▸ **Exercise instructions**: Please list every abbreviation that the article on Medicaid systems spells out in full, each with its full form.

▸ **Excerpted passage**:

Medicaid Management Information Systems (MMIS) automate the processing of claims for Medicaid recipients and retrieve data on provided services. This technology is meant to improve the experience of these users, however some state systems are considered outdated. An issue like this could not only hinder the services for Medicaid recipients, which is currently over 87 million individuals, but also affect a state’s qualification for Medicaid reimbursement from the federal government.
A Modular Approach
In 2015, the Centers for Medicare and Medicaid Services (CMS) published the Modularity Final Rule, which included the recommendation that states follow a modular approach for their Medicaid Management Information Systems. By breaking the work into smaller parts, it would improve the experience of recipients and increase the ability to provide better care. Additional benefits include providing quick, efficient solutions which demonstrates the value of the work, and also allowing states to take on a more diverse vendor pool with varying ranges of experience.
Many states have progressed greatly in modernizing their systems, while others have not yet begun the process. For instance, the state of Maryland started their modernization program in 2018, which includes over 20 projects that have a possibility to span over the next seven years. These changes follow a MMIS mainframe that was over 30 years old. This shows the importance of modernizing these older systems to benefit both the workers and the recipients of Medicaid.
Adapting to Modern Systems
Like with any type of change in the workplace or at the core of business operations, there is sometimes a challenge in adapting to what is new and different. In order to get the most effectiveness out of these systems, it is important to make sure that the IT work is aligned with the priorities of the Medicaid program. Making sure each person who is involved in the process is on the same page through productive collaboration efforts is a great way to see this through to success.
A great example of a state that is doing well in adapting is Nevada, whose MMIS went through modernization in 2019. The systems are now new and able to accommodate emerging initiatives from federal and state levels after using an Organizational Change Management (OCM) approach. The state is involved in workgroups with other states to share best practices and highlights the importance of people and ideas in change management.
As with many ideas that are new and different from what has become the norm, there are misconceptions that cause hesitation with change. Here are a few misconceptions about Medicaid modularity:
Misconception 1: Each Modernization Journey is the Same
While each state’s modernization goal is to improve health services for their Medicaid recipients, how they get there is not the same as another. There are states that have completely adopted the changes of modernization, while others are taking a more slow and careful time doing so. Depending on a state’s renewal date for their MMIS systems, they might have a longer time available to plan and learn from other states.

▸ **Data**:
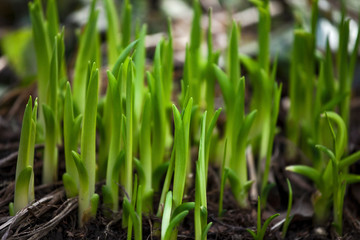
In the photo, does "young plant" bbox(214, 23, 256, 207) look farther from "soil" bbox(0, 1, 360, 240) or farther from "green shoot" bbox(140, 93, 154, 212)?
"green shoot" bbox(140, 93, 154, 212)

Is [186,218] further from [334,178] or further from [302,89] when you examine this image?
[302,89]

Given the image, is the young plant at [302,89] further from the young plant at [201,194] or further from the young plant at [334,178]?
the young plant at [201,194]

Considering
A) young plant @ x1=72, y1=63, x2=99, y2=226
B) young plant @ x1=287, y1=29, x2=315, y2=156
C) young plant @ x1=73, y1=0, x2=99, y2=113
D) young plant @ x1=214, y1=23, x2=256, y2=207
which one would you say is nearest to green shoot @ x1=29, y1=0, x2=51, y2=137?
young plant @ x1=73, y1=0, x2=99, y2=113

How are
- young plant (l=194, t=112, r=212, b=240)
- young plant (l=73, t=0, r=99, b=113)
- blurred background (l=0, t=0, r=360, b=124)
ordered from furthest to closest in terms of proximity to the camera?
1. blurred background (l=0, t=0, r=360, b=124)
2. young plant (l=73, t=0, r=99, b=113)
3. young plant (l=194, t=112, r=212, b=240)

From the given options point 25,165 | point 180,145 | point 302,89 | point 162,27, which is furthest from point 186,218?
point 162,27

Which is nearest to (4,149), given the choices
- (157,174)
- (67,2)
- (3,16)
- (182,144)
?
(157,174)

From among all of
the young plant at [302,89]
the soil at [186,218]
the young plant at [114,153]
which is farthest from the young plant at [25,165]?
the young plant at [302,89]
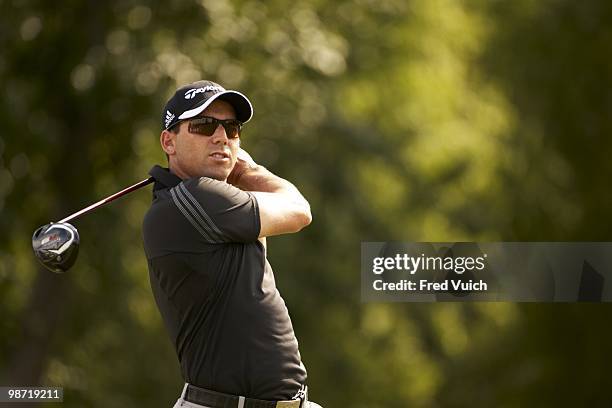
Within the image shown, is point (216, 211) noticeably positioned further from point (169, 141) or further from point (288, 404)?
point (288, 404)

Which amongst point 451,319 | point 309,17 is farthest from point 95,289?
point 451,319

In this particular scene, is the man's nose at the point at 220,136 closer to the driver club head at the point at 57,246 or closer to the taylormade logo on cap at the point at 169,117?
the taylormade logo on cap at the point at 169,117

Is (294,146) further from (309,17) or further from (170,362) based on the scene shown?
(170,362)

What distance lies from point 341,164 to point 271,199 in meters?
12.7

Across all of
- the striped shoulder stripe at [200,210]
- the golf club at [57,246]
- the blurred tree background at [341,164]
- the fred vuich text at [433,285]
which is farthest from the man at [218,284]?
the blurred tree background at [341,164]

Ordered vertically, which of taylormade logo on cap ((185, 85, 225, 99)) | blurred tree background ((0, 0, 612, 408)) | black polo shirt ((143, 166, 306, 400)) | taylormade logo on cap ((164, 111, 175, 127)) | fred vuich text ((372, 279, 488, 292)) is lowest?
black polo shirt ((143, 166, 306, 400))

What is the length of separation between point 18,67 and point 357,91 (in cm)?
616

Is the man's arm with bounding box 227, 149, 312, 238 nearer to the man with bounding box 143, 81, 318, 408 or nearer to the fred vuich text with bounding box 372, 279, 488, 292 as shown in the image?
the man with bounding box 143, 81, 318, 408

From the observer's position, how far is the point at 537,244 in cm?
1969

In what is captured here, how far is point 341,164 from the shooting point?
17.6 meters

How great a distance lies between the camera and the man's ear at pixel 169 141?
5.05 meters

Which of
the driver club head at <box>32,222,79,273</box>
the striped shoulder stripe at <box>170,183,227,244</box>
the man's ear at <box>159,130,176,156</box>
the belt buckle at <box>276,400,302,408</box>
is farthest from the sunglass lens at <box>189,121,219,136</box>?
the belt buckle at <box>276,400,302,408</box>

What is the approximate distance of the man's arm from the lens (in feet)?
16.1

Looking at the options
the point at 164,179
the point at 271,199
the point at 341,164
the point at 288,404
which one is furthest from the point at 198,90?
the point at 341,164
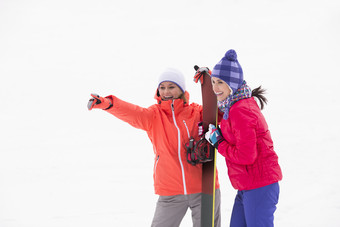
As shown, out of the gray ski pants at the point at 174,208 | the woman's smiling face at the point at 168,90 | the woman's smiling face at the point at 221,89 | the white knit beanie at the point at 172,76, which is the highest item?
the white knit beanie at the point at 172,76

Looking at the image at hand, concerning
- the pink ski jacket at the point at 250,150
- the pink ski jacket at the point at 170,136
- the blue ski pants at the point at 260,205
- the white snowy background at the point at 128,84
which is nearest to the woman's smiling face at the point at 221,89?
the pink ski jacket at the point at 250,150

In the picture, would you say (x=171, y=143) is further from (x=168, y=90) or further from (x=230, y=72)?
(x=230, y=72)

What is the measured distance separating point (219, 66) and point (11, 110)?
7.60m

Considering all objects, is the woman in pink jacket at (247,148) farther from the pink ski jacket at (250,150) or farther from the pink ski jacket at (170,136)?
the pink ski jacket at (170,136)

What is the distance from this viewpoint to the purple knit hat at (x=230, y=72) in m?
1.77

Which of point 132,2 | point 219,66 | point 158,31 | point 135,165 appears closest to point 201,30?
point 158,31

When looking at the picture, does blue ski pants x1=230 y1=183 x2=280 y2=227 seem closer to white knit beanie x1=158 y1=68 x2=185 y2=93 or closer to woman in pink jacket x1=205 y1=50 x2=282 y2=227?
woman in pink jacket x1=205 y1=50 x2=282 y2=227

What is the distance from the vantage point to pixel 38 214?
365 centimetres

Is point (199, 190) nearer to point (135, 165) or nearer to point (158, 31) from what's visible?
point (135, 165)

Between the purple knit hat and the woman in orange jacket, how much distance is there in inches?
14.2

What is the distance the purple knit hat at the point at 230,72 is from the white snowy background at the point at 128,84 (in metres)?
2.30

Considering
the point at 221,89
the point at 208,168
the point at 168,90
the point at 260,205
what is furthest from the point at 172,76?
the point at 260,205

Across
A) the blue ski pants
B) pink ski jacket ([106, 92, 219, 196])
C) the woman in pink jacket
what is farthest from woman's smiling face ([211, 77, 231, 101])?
the blue ski pants

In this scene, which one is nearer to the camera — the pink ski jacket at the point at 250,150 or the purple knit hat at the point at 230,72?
the pink ski jacket at the point at 250,150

▸ **Your response**:
- MMIS: Medicaid Management Information Systems
- CMS: Centers for Medicare and Medicaid Services
- OCM: Organizational Change Management